The new central IT organization has great intentions. They are doing all the right things – coordinating standards, training, learning agile development methods, planning to actively involve users, and setting up usability testing. They were intelligently preparing for success. Why wouldn’t the business unit want them to be a partner? The business unit appreciated the IT organization’s intentions, but resented the situation. Their unit had grown smaller as their dedicated IT folks – who did all sorts of things to support the unit – were swept into the new self-righteous central IT unit. Their new partners knew the business better, but didn’t really know how their business partner felt about the deal. Trust was at risk.

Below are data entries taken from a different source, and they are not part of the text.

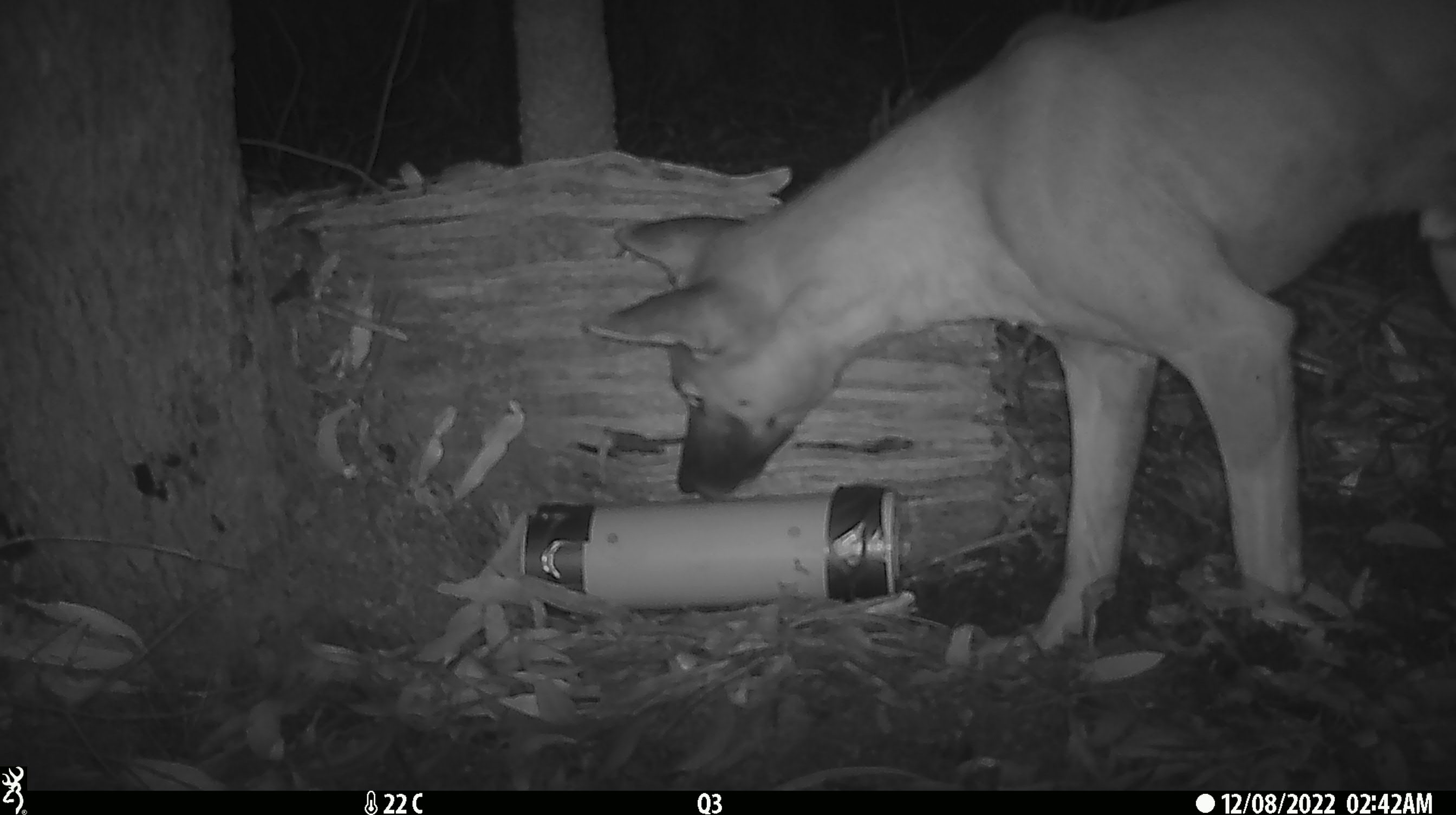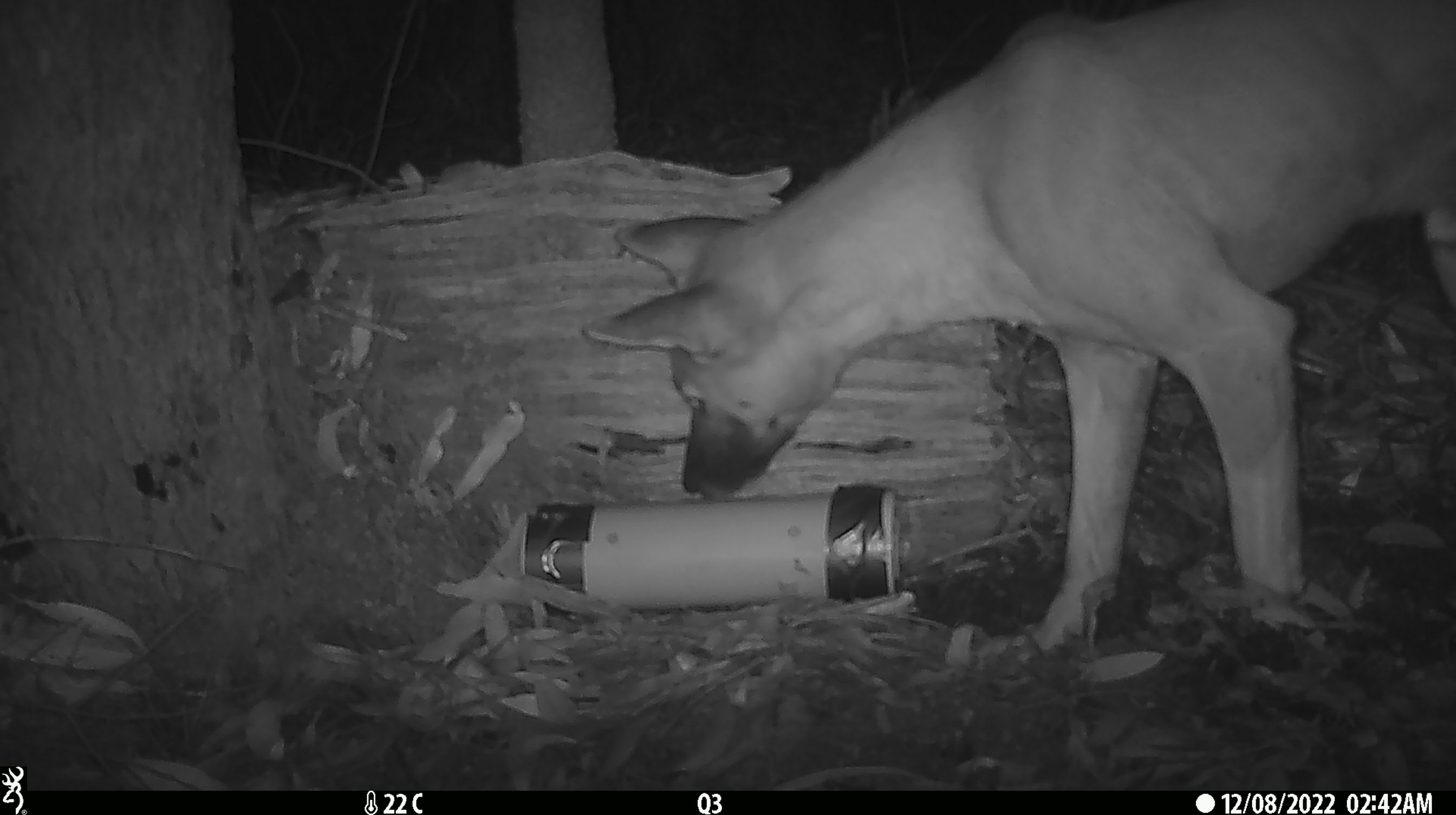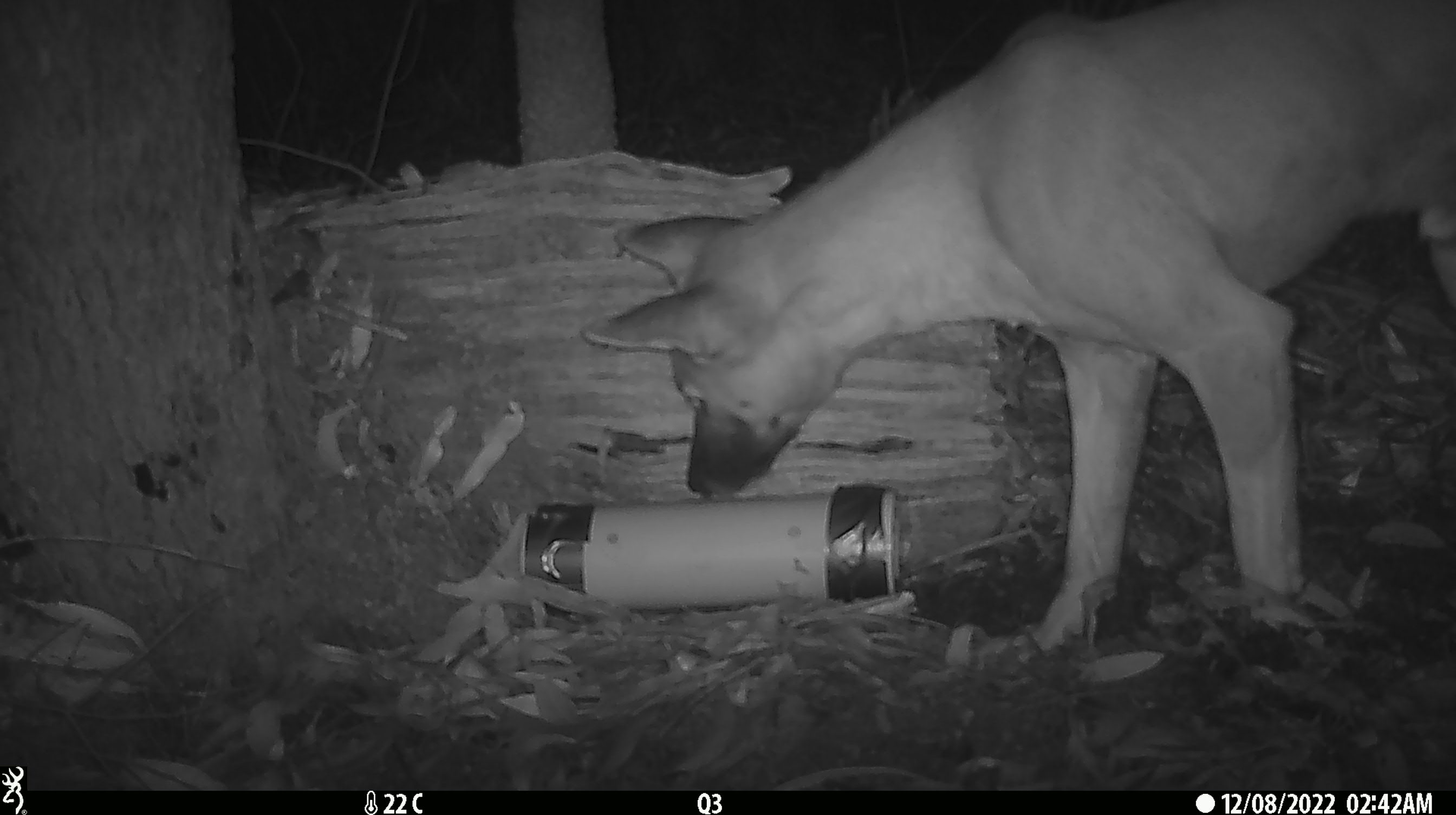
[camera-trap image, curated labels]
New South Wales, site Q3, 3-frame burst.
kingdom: Animalia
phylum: Chordata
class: Mammalia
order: Carnivora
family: Canidae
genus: Canis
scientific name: Canis familiaris dingo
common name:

So, my challenge was to understand where they were, and what could go right. The most important need was trust. Trust would start with a mutual understanding of one another’s wants, needs, and concerns. It would grow from working on making things better and following through. What could go right was to build a strong partnership based on trust, respect, accountability, and collaboration. It wasn’t off to a good start. Ideas were questioned, questions were taken as challenges, and challenges were seen as disrespect. A downward spiral ensued.
We made progress by bringing out the potential cause of Ed’s concerns. The plan would be to leverage his strengths and show trust and support. Everyone also needed to lighten up and have some fun. The project manager changed his tone and the team worked on small successes. Things started to turn around. One thing that helped was to get everyone to express what they thought were the project’s “risks.” Many of the risks expressed – things that could go wrong – presented opportunities to get to the roots of why people were reluctant to trust. Working to define the most positive outcomes as the alternative to the occurrence of the risks allowed the team to plan what they needed to do and how they needed to work together to get to a better place.
Ed didn’t leave the team. The party after the new system went live recognized everyone’s contributions to their success. Ed hadn’t let go of his apprehensions, but the team understood and accepted his concerns. Together they described what could go right and a credible plan to get there. They worked the plan and got where they wanted to go. They stopped focusing on what could go wrong and found what could go right.
Thanks for reading.
Copyright Glenn Briskin and “The Other Side of Risk” 2012
This is all too common. I frequently encounter the “Ed” character and have to spend effort managing this aspect of the project. Thanks for sharing.
Thank, Lyle. Hope this post gives you some ideas for dealing with future Eds.